Seasoned British actor Timothy West, noted for his great power and command on the classical stage, has played King Lear three times. The latest was in 2003 for English Touring Theatre on a UK tour and at the Old Vic in London.
The Stephen Unwin directed production toured for three months in autumn 2002 to great acclaim, winning West a Manchester Evening News Award for Best Actor. His moving portrayal of the fallen king at the Old Vic received rave reviews and bought in the crowds, extending the season less than a week after the play opened.
Timothy has played other roles in the Shakespearean masterpiece, including Gloucester to Ian Holm’s moanch ain the National Theatre’s 1997 production, directed by Richard Eyre, that was also filmed for the BBC.
I caught up with Timothy as he left the Donmar Warehouse last night, where he is part of a huge ensemble cast for Josie Rourke‘s The Vote. I showed him my sketch of him as Lear asking him if he wouldn’t mind signing it, and he smiled, saying, of course and duly ‘graphed it.
I finally got the brilliant John Lithgow to sign a sketch for me.

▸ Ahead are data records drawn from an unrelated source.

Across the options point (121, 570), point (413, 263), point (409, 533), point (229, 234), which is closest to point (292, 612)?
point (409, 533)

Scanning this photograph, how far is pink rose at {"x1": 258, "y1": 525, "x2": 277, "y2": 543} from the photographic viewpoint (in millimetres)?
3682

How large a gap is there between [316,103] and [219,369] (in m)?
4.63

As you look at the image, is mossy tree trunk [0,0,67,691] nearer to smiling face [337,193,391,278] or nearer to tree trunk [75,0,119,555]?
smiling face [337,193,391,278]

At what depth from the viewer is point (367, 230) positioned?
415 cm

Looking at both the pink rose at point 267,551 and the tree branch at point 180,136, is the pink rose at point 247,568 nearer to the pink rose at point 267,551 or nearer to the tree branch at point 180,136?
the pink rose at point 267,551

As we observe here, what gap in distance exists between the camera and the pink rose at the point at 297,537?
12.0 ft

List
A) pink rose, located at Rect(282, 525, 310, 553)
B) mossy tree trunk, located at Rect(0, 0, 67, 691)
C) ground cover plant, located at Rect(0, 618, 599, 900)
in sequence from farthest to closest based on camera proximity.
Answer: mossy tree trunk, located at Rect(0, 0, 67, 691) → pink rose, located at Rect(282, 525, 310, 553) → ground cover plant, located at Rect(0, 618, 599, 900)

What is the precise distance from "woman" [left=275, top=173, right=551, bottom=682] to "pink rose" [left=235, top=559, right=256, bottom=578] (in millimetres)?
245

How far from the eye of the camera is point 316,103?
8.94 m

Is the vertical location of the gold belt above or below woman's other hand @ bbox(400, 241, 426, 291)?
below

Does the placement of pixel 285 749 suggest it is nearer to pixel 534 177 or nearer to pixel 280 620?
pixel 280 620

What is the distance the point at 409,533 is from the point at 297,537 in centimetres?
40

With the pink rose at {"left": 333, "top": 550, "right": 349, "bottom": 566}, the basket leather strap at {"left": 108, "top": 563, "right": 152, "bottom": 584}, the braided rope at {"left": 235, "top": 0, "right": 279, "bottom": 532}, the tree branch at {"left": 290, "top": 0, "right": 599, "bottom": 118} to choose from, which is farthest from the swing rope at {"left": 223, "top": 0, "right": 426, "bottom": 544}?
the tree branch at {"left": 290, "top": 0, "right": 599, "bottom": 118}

The New York-born 69 year-old has appeared in more than 30 films, with two Oscar nominations and an equally impressive television list that includes the Emmy-award winning 3RD ROCK FROM THE SUN and DEXTER.
John’s distinguished stage career has spanned over four decades on both sides of the Atlantic. His 1973 Broadway debut in David Storey’s THE CHANGING ROOM earned him the Tony and Drama Desk Awards. He won his second Tony for his portrayal of J.J Hunsecker in the Broadway adaption of the 1957 film SWEET SMELL OF SUCCESS in 2002.
During the winter of 2012/13 John crossed the ditch to appear on the London stage as the title character, police magistrate Aeneas Posket in the National Theatre’s revival of Arthur Pinero’s THE MAGISTRATE. I was lucky enough to catch a saturday matinee.
The following summer he retuned to New York and the Delacorte stage in Central Park’s Public Theatre’s production of KING LEAR, where he last appeared in 1975 in the role of Laertes in HAMLET. John listed playing ‘Lear’ at the top of his bucket list..”so there’s an empty space there now.” he quipped.
When asked what he disliked most about his appearance, John replied, “I have a love/hate relationship with my height-I am 6 foot 4 inches.”
John signed this sketch depicting his stage appearances in THE MAGISTRATE and KING LEAR at the John Golden Theatre in New York where he has just finished the limited season of Edward Albee’s A DELICATE BALANCE alongside Glenn Close. He actually dedicated it ‘To Mark’,but my letter must have been under the drawing because the inscription was written on the top of it with the most important sig on the sketch.